Article Series: Advising Clients Regarding Their Social Media Presence
Part II: Existing Social Media
Given some recent case law, you should advise your client to be (1) aware of the nature of future postings, but (2) not to delete / modify their pages in order to help their case least the other side cry “spoliation.” A recent case from Virginia is illustrates the point.
A court in Virginia levied a $722,000 sanction award against Isaiah Lester, the widower of a woman killed in a car accident and the widower’s lawyer, Matt Murray. In 2008, truck driver pleaded guilty to charges of involuntary manslaughter for the accidental death of 25-year-old Jessica Lester. Jessica’s parents and her widower, Isaiah Lester, won a massive wrongful death suit in 2010 against Sprouse and his employer at the time of the accident, Allied Concrete Company. A Virginia jury awarded them a massive $10.6 million.
On October 21 (nearly a year later), Judge Edward Hogshire signed a “final order” cutting the jury verdict in half in Lester v. Allied Concrete Company and William Donald Sprouse, and penalizing Lester and his attorney, Murray. The Order reads:
Whereas, the court, having reviewed the evidence and arguments of counsel and carefully considered the extensive pattern of deceptive and obstructionist conduct of Murray and Lester resulting in the sanction award, finds that most of the substantial fees and costs expended by Defendants were necessary and appropriate to address and defend against such conduct…

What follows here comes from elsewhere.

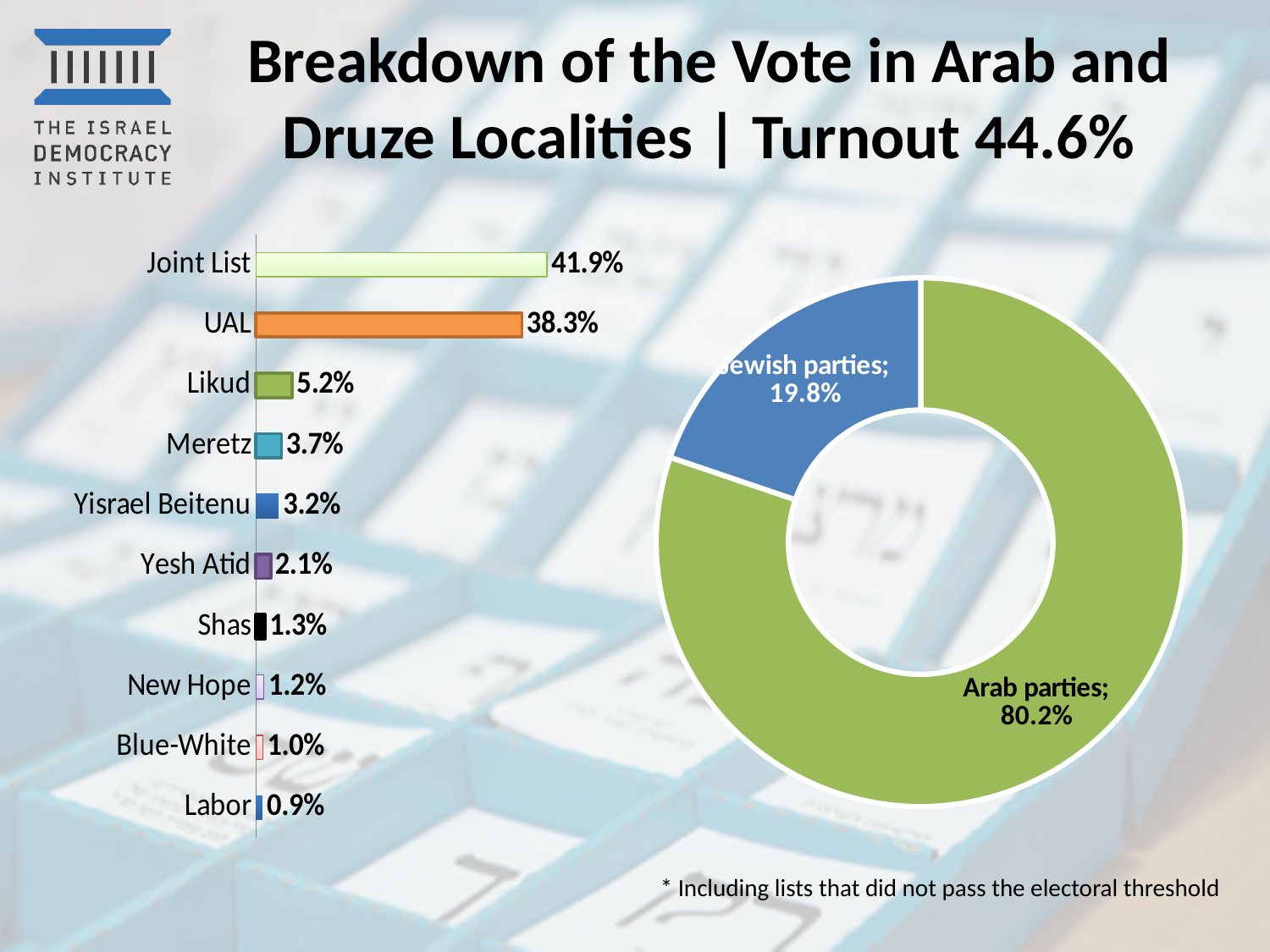
What turnout figure is given in the slide title? 44.6% In the bar chart on the left, which party has the lowest value? Labor In the bar chart on the left, which party has the highest value? Joint List How many parties are shown in the bar chart on the left? 10 In the bar chart on the left, what is the value for Meretz? 3.7% In the bar chart on the left, what is the value for UAL? 38.3% In the bar chart on the left, what is the value for Joint List? 41.9% In the doughnut chart on the right, what share do Arab parties have? 80.2% In the bar chart on the left, what is the difference between Joint List and UAL? 3.6% What kind of chart is on the left of the slide? Bar chart In the bar chart on the left, which is larger, Likud or Meretz? Likud In the doughnut chart on the right, what share do Jewish parties have? 19.8%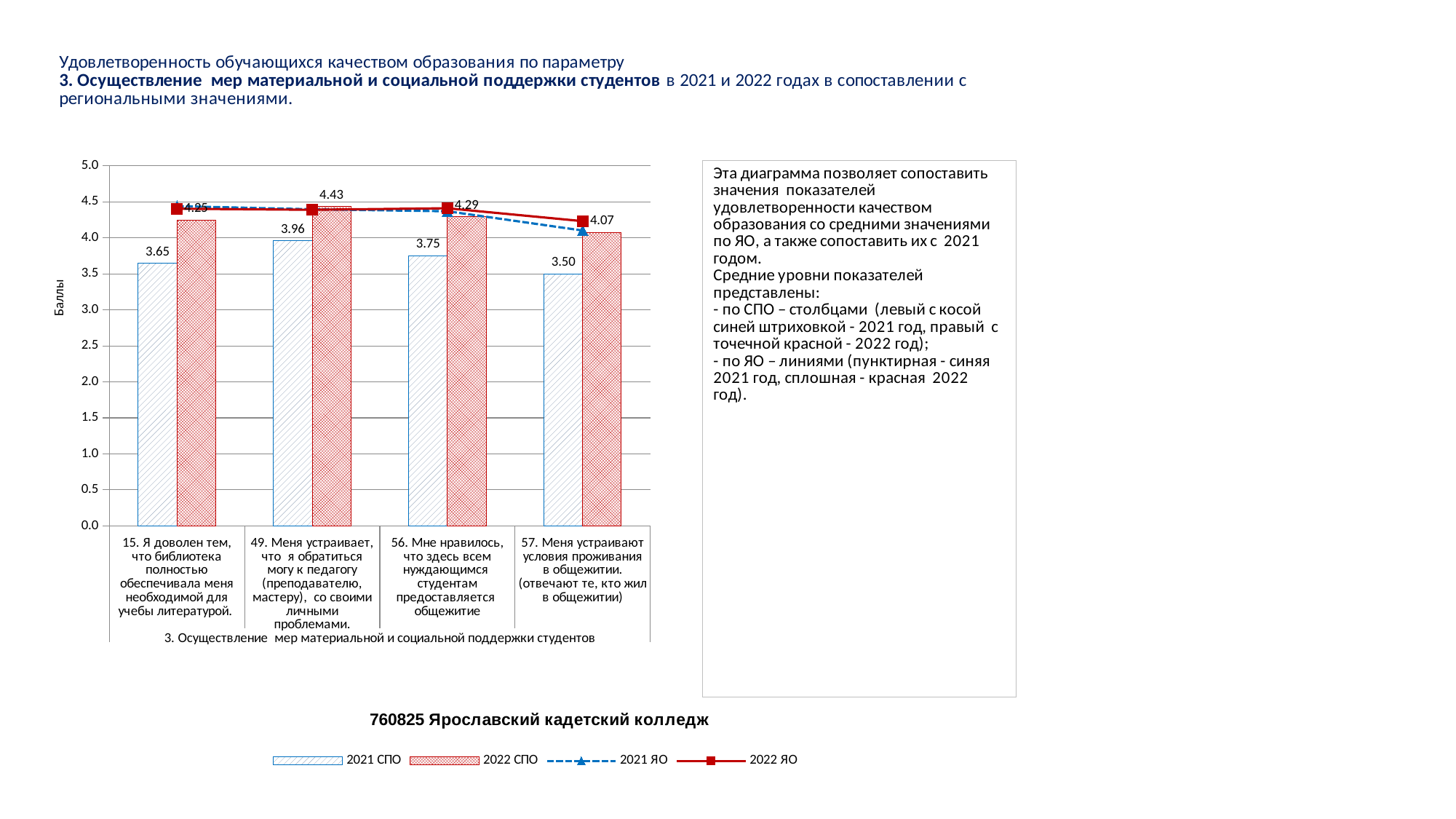
What is the 2022 СПО value for question 49 (about being able to approach a teacher with personal problems)? 4.43 Which is larger for question 57: the 2021 СПО value or the 2022 СПО value? 2022 СПО Which category has the lowest 2021 СПО value? 57. Меня устраивают условия проживания в общежитии. (отвечают те, кто жил в общежитии) What is the label of the vertical axis of the chart? Баллы Is the 2021 ЯО value for question 57 greater or less than 4.5? less How many series does the chart legend list? 4 How many categories are shown on the x axis of the chart? 4 What is the 2022 СПО value for question 56 (about dormitory being provided to all students in need)? 4.29 What is the 2021 СПО value for question 15 (about the library providing necessary literature)? 3.65 What is the difference between the 2022 СПО and 2021 СПО values for question 15? 0.60 Which category has the highest 2022 СПО value? 49. Меня устраивает, что я обратиться могу к педагогу (преподавателю, мастеру), со своими личными проблемами. What is the 2021 СПО value for question 57 (about living conditions in the dormitory)? 3.50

The attorney Murray was sanctioned for $542,000, while the client, Lester was sanctioned for $180,000.
According to a September 1, 2011, Order from Judge Hogshire, the spoliation began in March 25, 2009, when Murray received a discovery request for the contents of Lester’s Facebook account. Attached was a photo of Lester wearing a “I [heart] hot moms” t-shirt, and holding a beer can with other young adults..
According to the deposition testimony Marlina Smith, Muarry’s paralegal, the attorney instructed her to tell Lester to “clean up” his Facebook page because, “we don’t want blowups of this stuff at trial.” Smith emailed that message to Lester the next day. On March 26, 2009, according to the Court’s Order, Murray came up with a scheme to take down or deactivate Lester’s Facebook account so that he could respond that he had no Facebook page on the date the discovery request was signed. When defense attorneys filed a Motion to Compel, Murray instructed Lester to reactivate the account. But in a December 16, 2009, deposition, Lester denied deactivating the account. Murray is also accused of withholding the email from Smith instructing Lester to clean up his Facebook page when he was ordered to produce it shortly before the trial began. Murray falsely claimed after the trial that the omission was the paralegal’s mistake, according to the court order.
In summary, whether you are an attorney advising a client with claims that may be affected by social media, or a client or potential litigant actively using social media, it behooves you to be mindful that social media is the first place opposing counsel is going to look to in responding to a claim. A careful pre-suit/pre-engagement social media review of existing social media postings, and frank conversations with client regarding future social media postings are, accordingly, an integral part of your due diligence.